PWI Kaltim Mengecam Intimidasi Buzzer Terhadap Jurnalis: Doxing Bukanlah Produk Jurnalistik

PWI Kaltim Angkat Bicara Terkait Intimidasi Terhadap Jurnalis

Persatuan Wartawan Indonesia (PWI) Kalimantan Timur (Kaltim) baru-baru ini menyampaikan keprihatinan mendalam atas tindakan intimidasi yang dialami oleh seorang jurnalis lokal. Achmad Ridwan, pendiri media daring Selasar.co, menjadi korban doxing setelah mengkritisi aktivitas sejumlah akun yang diduga kuat merupakan buzzer yang terafiliasi dengan pemerintah kota.

Ketua PWI Kaltim, Abdurrahman Amin, dalam pernyataannya, mengecam keras tindakan penyebaran data pribadi atau doxing yang dialami Ridwan. Menurutnya, hal ini merupakan bentuk nyata pembungkaman terhadap kebebasan berekspresi, khususnya bagi para pekerja pers yang seharusnya dilindungi. Abdurrahman dengan tegas menyatakan bahwa buzzer bukanlah bagian dari dunia pers yang menjunjung tinggi etika dan profesionalisme. Ia menekankan bahwa aktivitas mereka di media sosial seringkali bersifat intimidatif dan tidak bertanggung jawab.

Abdurrahman menjelaskan bahwa kritik yang disampaikan dalam karya jurnalistik memiliki dasar metodologis dan kode etik yang jelas. Ia menambahkan jika terdapat kesalahan dalam pemberitaan, mekanisme penyelesaiannya pun sudah diatur melalui Dewan Pers, bukan melalui serangan personal atau kampanye doxing yang dilakukan oleh akun-akun anonim. PWI Kaltim memandang serius kasus yang menimpa pemimpin redaksi Selasar.co ini. Mereka menegaskan bahwa menjaga ruang kebebasan berekspresi di daerah, terutama bagi media yang vokal menyuarakan kepentingan publik, adalah hal yang krusial.

"Jika hal seperti ini dibiarkan, bukan hanya merusak demokrasi, tetapi juga dapat membuat jurnalis enggan untuk bersuara," ujar Abdurrahman. Ia mengingatkan bahwa pekerjaan jurnalis dilindungi oleh undang-undang dan memiliki peran penting bagi masyarakat.

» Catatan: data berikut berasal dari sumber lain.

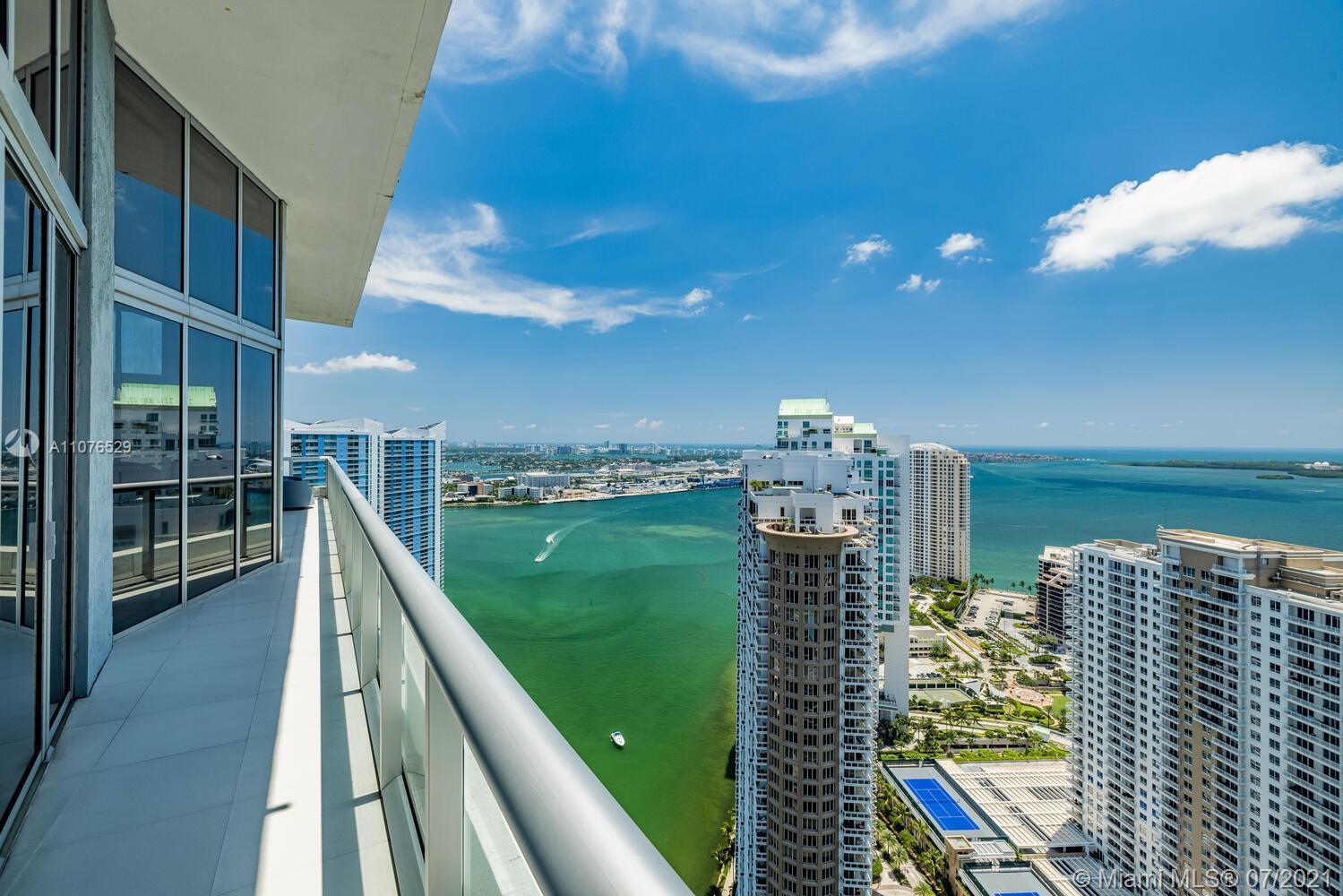 ICONBRICKELL CONDO NO 1 - Residential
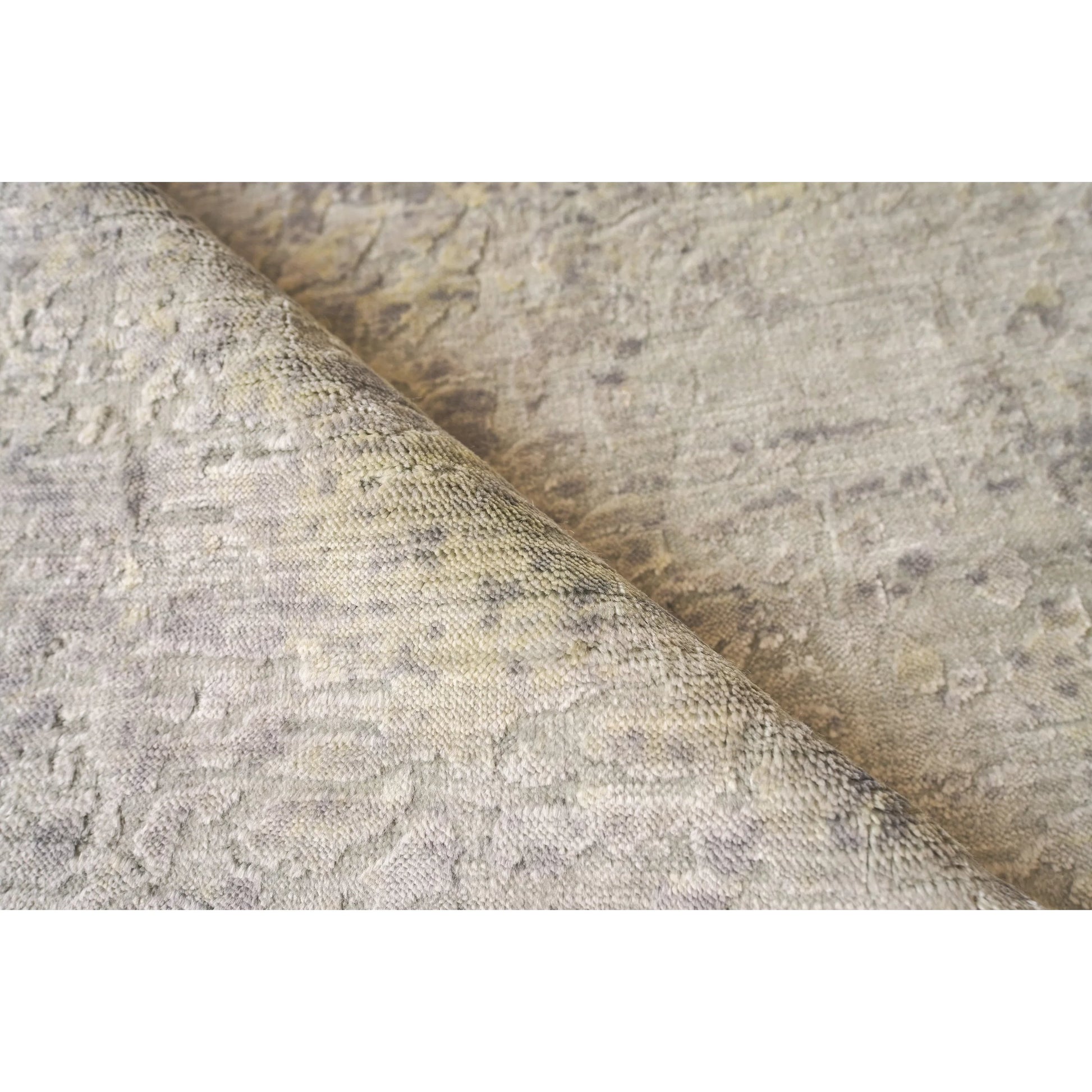 Reflections 2527 Rug by Exquisite Rugs in silver, gray, yellow. Made from bamboo silk in a unique style.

Kasus Doxing yang Menimpa Jurnalis Selasar.co

Kasus doxing yang menimpa Achmad Ridwan bermula ketika sebuah video yang berisi data pribadi dirinya dan istrinya, termasuk informasi yang tertera di KTP seperti Nomor Induk Kependudukan (NIK), mulai beredar luas di platform TikTok dan Instagram. Penyebaran informasi ini terjadi tak lama setelah Selasar.co menerbitkan video monolog Ridwan, yang akrab disapa Awan, yang mengkritik keras tindakan buzzer yang membongkar identitas pribadi seorang konten kreator TikTok.

Awan, dalam keterangan tertulisnya, menyatakan bahwa konten-konten yang dibuat oleh para buzzer tersebut justru memvalidasi apa yang ia sampaikan dalam video monolognya, yaitu bahwa tindakan mereka harus ditertibkan karena mengganggu kebebasan berekspresi dan merusak demokrasi. Dalam video monolog berdurasi lima menit tersebut, Awan menyebut para buzzer sebagai bagian dari operasi sistematis yang dipelihara oleh pemerintah kota. Ia menyoroti pola serangan yang ditujukan kepada warga yang vokal terhadap pembangunan kota.

Alih-alih mendapatkan tanggapan yang argumentatif, kritik yang disampaikannya justru dibalas dengan aksi doxing. Meskipun demikian, Awan mengaku tidak gentar dan menyerukan kepada masyarakat untuk tidak tinggal diam menghadapi pola serupa yang dapat menimpa siapa pun. Ia memperingatkan bahwa jika doxing terhadap konten kreator dan dirinya saja sudah terjadi, bukan tidak mungkin identitas masyarakat biasa juga akan disebar oleh para buzzer jika mereka berseberangan dengan kepentingan tertentu.

Awan berharap pihak berwenang dapat menindak tegas akun-akun yang terlibat dalam penyebaran data pribadinya. Ia juga meminta pejabat publik, terutama mereka yang berada di balik praktik buzzer, untuk tidak membiarkan aksi-aksi intimidatif ini terus berlanjut.

"Kritik itu adalah vitamin bagi pemerintah," kata Awan. Ia berpendapat bahwa tidak semua aparatur sipil negara berani menyuarakan kebenaran, sehingga kritik dari elemen luar seharusnya disambut baik, bukan diberangus dengan tindakan doxing.